▸ Document segment
The Secretary shall certify compliance by producers with the terms and conditions of the plans.
Notwithstanding the provisions of title I of the Agricultural Act of 1949 [7 U.S.C. 1441 et seq.], acreage devoted to resource-conserving crops as part of a resource-conserving crop rotation under this program may also be designated as conservation use acreage for the purpose of fulfilling any provisions under any acreage limitation or land diversion program and up to 50 percent of the acreage so designated shall be without restrictions on haying and grazing, except as provided in paragraph (5)(B), except that such acreage that is devoted to perennial cover on which cost-share assistance for the establishment of the perennial cover has been provided, shall not be credited towards the producer’s resource-conserving crop requirement under a contract under this section.
Notwithstanding any other provisions of this section, barley, oats, or wheat planted as part of a resource-conserving crop on reduced acreage may not be harvested in kernel form.

▸ Recorded information
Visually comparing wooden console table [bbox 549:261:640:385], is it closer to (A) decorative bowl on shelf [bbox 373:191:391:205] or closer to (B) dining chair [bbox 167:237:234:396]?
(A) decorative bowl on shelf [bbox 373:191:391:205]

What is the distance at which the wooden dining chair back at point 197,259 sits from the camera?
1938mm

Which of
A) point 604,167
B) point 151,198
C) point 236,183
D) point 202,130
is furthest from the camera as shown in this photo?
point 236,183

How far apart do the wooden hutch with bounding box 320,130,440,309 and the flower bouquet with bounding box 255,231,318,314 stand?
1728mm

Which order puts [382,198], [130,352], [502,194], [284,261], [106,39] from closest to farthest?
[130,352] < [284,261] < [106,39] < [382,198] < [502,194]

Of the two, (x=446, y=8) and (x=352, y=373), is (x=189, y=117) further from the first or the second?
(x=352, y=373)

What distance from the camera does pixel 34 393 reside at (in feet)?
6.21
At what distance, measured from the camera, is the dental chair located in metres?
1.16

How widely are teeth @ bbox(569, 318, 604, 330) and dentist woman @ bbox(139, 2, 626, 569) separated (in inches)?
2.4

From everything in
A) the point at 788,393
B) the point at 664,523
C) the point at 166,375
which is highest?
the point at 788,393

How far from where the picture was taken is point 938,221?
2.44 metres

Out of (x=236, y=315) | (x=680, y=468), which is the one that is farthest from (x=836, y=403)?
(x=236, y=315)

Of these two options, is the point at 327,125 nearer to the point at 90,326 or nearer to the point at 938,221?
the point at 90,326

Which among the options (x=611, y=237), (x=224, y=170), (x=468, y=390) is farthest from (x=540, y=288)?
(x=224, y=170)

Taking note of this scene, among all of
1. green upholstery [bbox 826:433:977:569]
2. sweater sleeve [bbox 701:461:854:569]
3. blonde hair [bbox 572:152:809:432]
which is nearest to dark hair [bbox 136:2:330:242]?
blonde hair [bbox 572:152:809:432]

▸ Objectives
a) Copy the records word for word, starting at the line that contains "How far from" and ending with the last line of the records.
b) Write the next part of the passage on resource-conserving crop rotations, picking up after its final sentence.

▸ Outputs in order
a)
How far from where the picture was taken is point 938,221?
2.44 metres

Out of (x=236, y=315) | (x=680, y=468), which is the one that is farthest from (x=836, y=403)?
(x=236, y=315)

Of these two options, is the point at 327,125 nearer to the point at 90,326 or nearer to the point at 938,221?
the point at 90,326

Which among the options (x=611, y=237), (x=224, y=170), (x=468, y=390) is farthest from (x=540, y=288)?
(x=224, y=170)

Taking note of this scene, among all of
1. green upholstery [bbox 826:433:977:569]
2. sweater sleeve [bbox 701:461:854:569]
3. blonde hair [bbox 572:152:809:432]
which is nearest to dark hair [bbox 136:2:330:242]?
blonde hair [bbox 572:152:809:432]

b)
The Secretary shall not make any program payments to a producer who is otherwise eligible to receive with respect to acreage enrolled in the program if such producer hays or grazes such acreage (excluding acreage designated as conservation use acreage) during the 5-month period in each State during which haying and grazing of conserving use acres is not allowed under the provisions of the Agricultural Act of 1949 [7 U.S.C. 1421 et seq.], or, if the crop planted on such acreage includes a small grain, before the producer harvests the small grain crop in kernel form.
Notwithstanding any other provision of this section, if the Secretary determines that implementation of this section will result in a significant adverse economic impact on hay or livestock prices in a particular geographic area, the Secretary may limit the quantity of hay that can be harvested or grazed from that area. Such limit may include restrictions on the number of times that hay may be harvested or grazed from the acres per year, the timing of such harvesting and grazing, or the number of years that such land may remain in the same hay stand, or a prohibition on the harvesting or grazing of hay from acres on which a small grain was not originally interplanted with the hay crop and harvested for grain.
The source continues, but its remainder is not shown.